A companhia teve um período de prosperidade até 1912, desta vez por uma lei de proteção à indústria implantada no governo de Floriano Peixoto. Participou de exposições, sendo premiada em São Luis (1904 – Medalha de Ouro) e no Rio de Janeiro (1908 – Grande Prêmio). Era na ocasião uma grande empresa com 300 operários, diversos teares para fabricação de meias finas e grossas, cinqüenta máquinas de costura, maquinas de bobinar, uma completa fábrica de caixinhas de papelão, oficina mecânica e uma moderna tinturaria. Operava com energia própria. Funcionava até ás 21 horas para poder atender a demanda. Neste ambiente de prosperidade, em 1911 seus sócios decidiram expandir a empresa, adquirindo novos equipamentos. Para isso contraíram um grande empréstimo. Em 1913, a falta de negócios fez com que a fábrica fosse fechada temporariamente. A situação agravou-se no período que antecedeu a I Guerra Mundial.

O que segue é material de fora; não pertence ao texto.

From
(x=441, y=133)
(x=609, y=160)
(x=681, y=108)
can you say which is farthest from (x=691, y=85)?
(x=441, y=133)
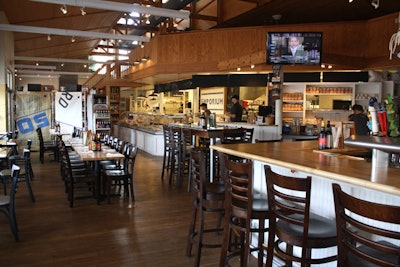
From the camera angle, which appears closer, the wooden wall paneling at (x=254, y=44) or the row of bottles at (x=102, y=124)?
the wooden wall paneling at (x=254, y=44)

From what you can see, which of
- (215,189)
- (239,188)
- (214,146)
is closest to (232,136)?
(214,146)

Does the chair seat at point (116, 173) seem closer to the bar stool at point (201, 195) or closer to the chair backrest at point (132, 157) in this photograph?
the chair backrest at point (132, 157)

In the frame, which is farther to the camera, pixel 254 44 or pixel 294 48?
pixel 254 44

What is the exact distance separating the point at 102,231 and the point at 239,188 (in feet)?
7.52

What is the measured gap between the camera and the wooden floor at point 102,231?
351 cm

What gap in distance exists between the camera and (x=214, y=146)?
3.86 m

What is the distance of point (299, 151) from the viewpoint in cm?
339

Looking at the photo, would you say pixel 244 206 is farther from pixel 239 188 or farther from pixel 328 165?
pixel 328 165

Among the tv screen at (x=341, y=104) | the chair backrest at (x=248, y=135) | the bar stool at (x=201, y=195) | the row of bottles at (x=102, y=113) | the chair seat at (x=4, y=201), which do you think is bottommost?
the chair seat at (x=4, y=201)

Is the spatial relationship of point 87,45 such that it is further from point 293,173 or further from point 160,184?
point 293,173

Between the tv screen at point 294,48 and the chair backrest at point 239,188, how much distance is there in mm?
4765

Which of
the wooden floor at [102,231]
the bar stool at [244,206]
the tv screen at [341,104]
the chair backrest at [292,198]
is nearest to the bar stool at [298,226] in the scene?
the chair backrest at [292,198]

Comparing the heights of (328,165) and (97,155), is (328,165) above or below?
above

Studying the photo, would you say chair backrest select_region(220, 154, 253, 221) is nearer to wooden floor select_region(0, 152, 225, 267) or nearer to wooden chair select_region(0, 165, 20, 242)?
wooden floor select_region(0, 152, 225, 267)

Em 1918 mudou o controle acionário da Companhia, com a seguinte distribuição: Coronel Marcelino de Carvalho (42,68%), Ernesto Diederichsen (24,00%), a empresa francesa, com sede em Paris, Scheitlin&Co.(27,4%) e o Brasilianische Bank fürDeutschland-SP (5,72%). Após o término da Primeira Guerra Mundial ficou difícil para os germânicos investirem no Brasil. Desta forma, para manterem-se em atividade, agiam de maneira discreta e esperta, continuando a usar prepostos para gerir seus negócios. Isso pode ter ocorrido com a Malharia, onde o coronel Antonio Marcelino de Carvalho, residente em São Paulo, maior acionista, não participou de sua diretoria. Para presidente foi eleito Ernesto Diederichsen (1877/1949), de família de fazendeiros, imigrantes de segunda ou terceira geração. Importante notar, que na firma de importação e exportação Theodore-Wille, majoritária desde 1901 com os Hoffmann, Diederichsen foi gerente comercial.

ernesto-diederichsen

Ernesto Diederichsen

 

Neste mesmo ano de 1918, a empresa adotou a razão social de Malharia Nossa Senhora da Conceição e enfrentou grandes desafios, inclusive uma pandemia de gripe que atingiu muitos operários da fábrica.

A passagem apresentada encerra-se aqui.